Description of the task:
Produce a verbatim copy of the records, and keep the images out of it.

━━━━━ Records ━━━━━

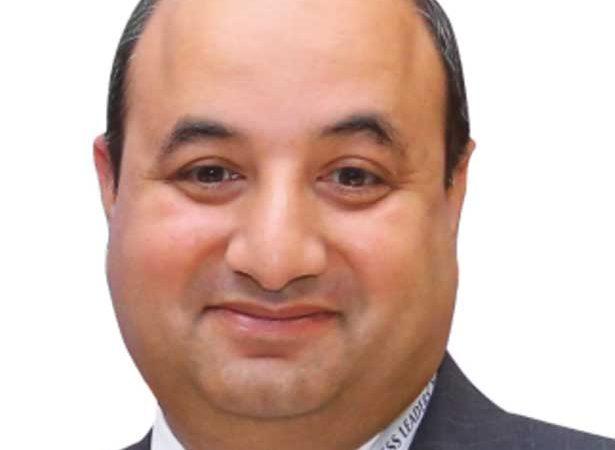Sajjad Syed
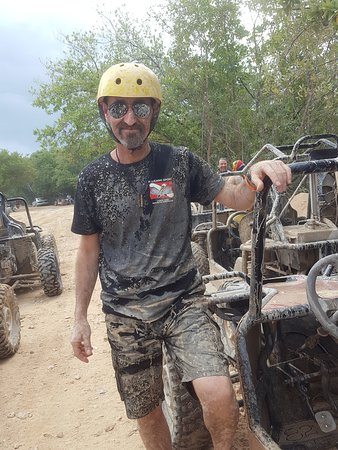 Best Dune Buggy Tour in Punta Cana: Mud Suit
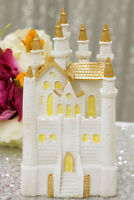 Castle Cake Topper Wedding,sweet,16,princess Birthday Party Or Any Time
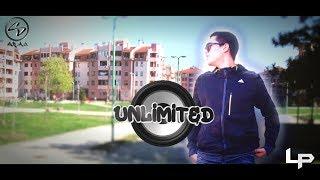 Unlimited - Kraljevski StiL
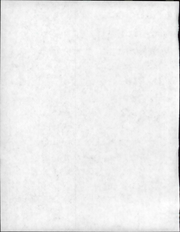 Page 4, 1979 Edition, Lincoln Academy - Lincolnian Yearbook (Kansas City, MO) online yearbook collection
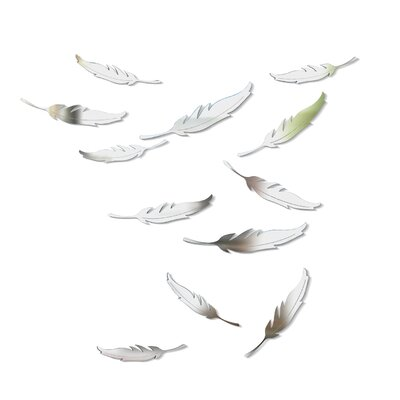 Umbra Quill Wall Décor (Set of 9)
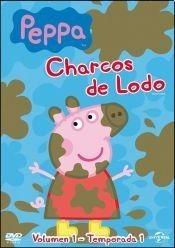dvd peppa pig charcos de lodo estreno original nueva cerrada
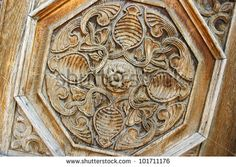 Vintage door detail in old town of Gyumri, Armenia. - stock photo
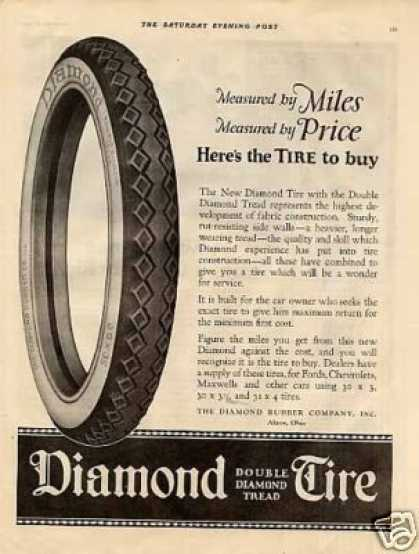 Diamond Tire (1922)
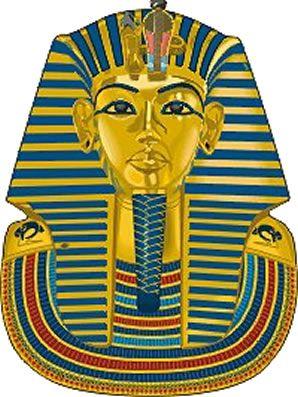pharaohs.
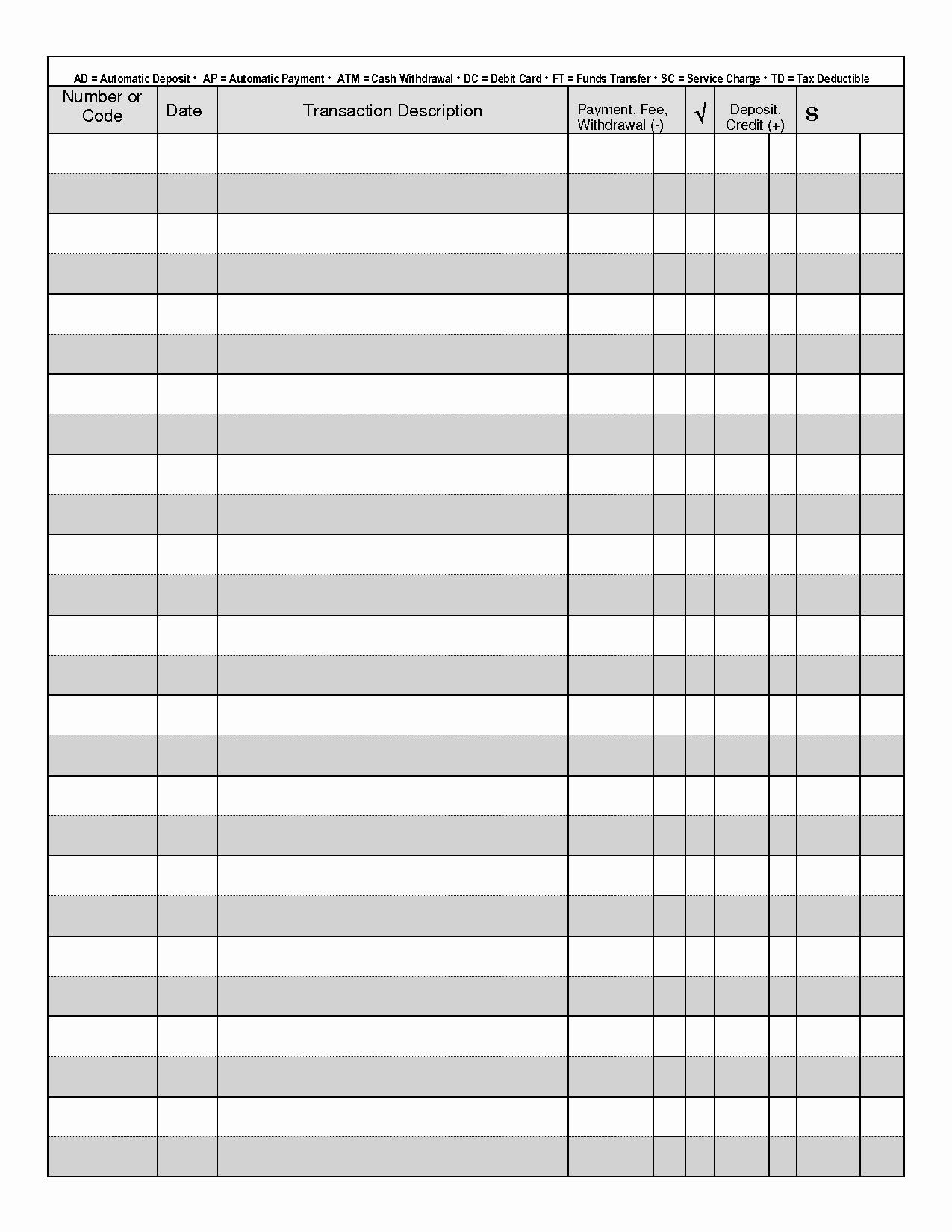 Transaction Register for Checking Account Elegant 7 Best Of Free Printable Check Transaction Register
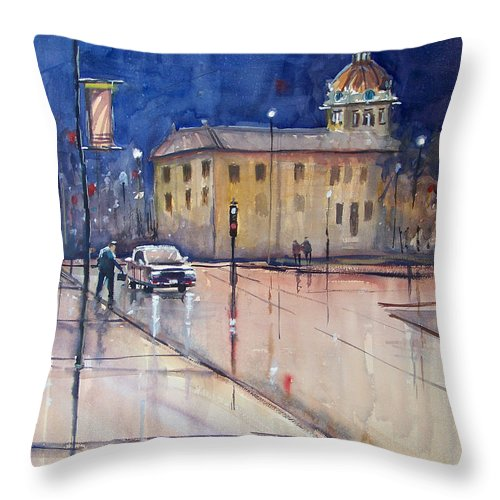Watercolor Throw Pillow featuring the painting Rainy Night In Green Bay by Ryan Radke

━━━━━

Output for this task:
Sajjad Syed
 Best Dune Buggy Tour in Punta Cana: Mud Suit
 Castle Cake Topper Wedding,sweet,16,princess Birthday Party Or Any Time
 Unlimited - Kraljevski StiL
 Page 4, 1979 Edition, Lincoln Academy - Lincolnian Yearbook (Kansas City, MO) online yearbook collection
 Umbra Quill Wall Décor (Set of 9)
dvd peppa pig charcos de lodo estreno original nueva cerrada
 Vintage door detail in old town of Gyumri, Armenia. - stock photo
 Diamond Tire (1922)
pharaohs.
 Transaction Register for Checking Account Elegant 7 Best Of Free Printable Check Transaction Register
Watercolor Throw Pillow featuring the painting Rainy Night In Green Bay by Ryan Radke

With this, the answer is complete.